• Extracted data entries

***

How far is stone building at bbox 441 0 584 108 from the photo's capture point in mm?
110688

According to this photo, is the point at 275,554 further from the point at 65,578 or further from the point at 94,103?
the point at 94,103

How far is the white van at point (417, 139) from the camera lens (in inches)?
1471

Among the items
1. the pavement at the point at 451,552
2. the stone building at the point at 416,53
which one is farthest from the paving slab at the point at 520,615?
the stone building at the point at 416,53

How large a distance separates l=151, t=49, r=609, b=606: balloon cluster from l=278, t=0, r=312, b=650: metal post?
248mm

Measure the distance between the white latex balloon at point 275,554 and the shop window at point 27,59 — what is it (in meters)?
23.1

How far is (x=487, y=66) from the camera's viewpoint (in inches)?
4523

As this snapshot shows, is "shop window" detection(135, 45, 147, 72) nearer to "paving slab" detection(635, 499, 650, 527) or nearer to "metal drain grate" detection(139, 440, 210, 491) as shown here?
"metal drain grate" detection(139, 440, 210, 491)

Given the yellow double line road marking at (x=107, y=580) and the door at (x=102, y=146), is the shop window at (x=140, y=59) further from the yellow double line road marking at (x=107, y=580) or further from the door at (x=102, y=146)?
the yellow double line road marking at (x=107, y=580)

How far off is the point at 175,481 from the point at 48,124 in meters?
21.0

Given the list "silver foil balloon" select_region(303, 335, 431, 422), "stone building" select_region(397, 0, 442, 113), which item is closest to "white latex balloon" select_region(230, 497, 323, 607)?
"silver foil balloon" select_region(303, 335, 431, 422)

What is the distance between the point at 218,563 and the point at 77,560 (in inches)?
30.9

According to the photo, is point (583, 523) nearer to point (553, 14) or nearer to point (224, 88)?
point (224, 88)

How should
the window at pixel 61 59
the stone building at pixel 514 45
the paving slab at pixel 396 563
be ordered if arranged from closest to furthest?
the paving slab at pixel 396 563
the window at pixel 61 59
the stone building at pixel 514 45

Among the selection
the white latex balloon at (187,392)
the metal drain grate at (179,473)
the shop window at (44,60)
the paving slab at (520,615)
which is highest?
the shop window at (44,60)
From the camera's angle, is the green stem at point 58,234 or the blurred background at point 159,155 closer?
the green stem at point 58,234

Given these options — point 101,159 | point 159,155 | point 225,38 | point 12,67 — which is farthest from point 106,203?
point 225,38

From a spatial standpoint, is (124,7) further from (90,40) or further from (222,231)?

***

• Stated goal
Format each line of the material above as a JSON list of strings, one string per line, and omit the blank lines.

• Response to the exercise
[
  "How far is stone building at bbox 441 0 584 108 from the photo's capture point in mm?",
  "110688",
  "According to this photo, is the point at 275,554 further from the point at 65,578 or further from the point at 94,103?",
  "the point at 94,103",
  "How far is the white van at point (417, 139) from the camera lens (in inches)?",
  "1471",
  "Among the items",
  "1. the pavement at the point at 451,552",
  "2. the stone building at the point at 416,53",
  "which one is farthest from the paving slab at the point at 520,615?",
  "the stone building at the point at 416,53",
  "How large a distance separates l=151, t=49, r=609, b=606: balloon cluster from l=278, t=0, r=312, b=650: metal post?",
  "248mm",
  "Measure the distance between the white latex balloon at point 275,554 and the shop window at point 27,59 — what is it (in meters)?",
  "23.1",
  "How far is (x=487, y=66) from the camera's viewpoint (in inches)?",
  "4523",
  "As this snapshot shows, is \"shop window\" detection(135, 45, 147, 72) nearer to \"paving slab\" detection(635, 499, 650, 527) or nearer to \"metal drain grate\" detection(139, 440, 210, 491) as shown here?",
  "\"metal drain grate\" detection(139, 440, 210, 491)",
  "Given the yellow double line road marking at (x=107, y=580) and the door at (x=102, y=146), is the shop window at (x=140, y=59) further from the yellow double line road marking at (x=107, y=580) or further from the door at (x=102, y=146)?",
  "the yellow double line road marking at (x=107, y=580)",
  "How far off is the point at 175,481 from the point at 48,124 in meters?",
  "21.0",
  "Given the list \"silver foil balloon\" select_region(303, 335, 431, 422), \"stone building\" select_region(397, 0, 442, 113), which item is closest to \"white latex balloon\" select_region(230, 497, 323, 607)?",
  "\"silver foil balloon\" select_region(303, 335, 431, 422)",
  "What is the distance between the point at 218,563 and the point at 77,560 (in inches)?",
  "30.9",
  "According to the photo, is point (583, 523) nearer to point (553, 14) or nearer to point (224, 88)?",
  "point (224, 88)",
  "How should",
  "the window at pixel 61 59",
  "the stone building at pixel 514 45",
  "the paving slab at pixel 396 563",
  "be ordered if arranged from closest to furthest?",
  "the paving slab at pixel 396 563",
  "the window at pixel 61 59",
  "the stone building at pixel 514 45",
  "Among the selection",
  "the white latex balloon at (187,392)",
  "the metal drain grate at (179,473)",
  "the shop window at (44,60)",
  "the paving slab at (520,615)",
  "which is highest?",
  "the shop window at (44,60)",
  "From the camera's angle, is the green stem at point 58,234 or the blurred background at point 159,155 closer?",
  "the green stem at point 58,234",
  "Given these options — point 101,159 | point 159,155 | point 225,38 | point 12,67 — which is farthest from point 106,203?",
  "point 225,38",
  "From a spatial standpoint, is (124,7) further from (90,40) or further from (222,231)?"
]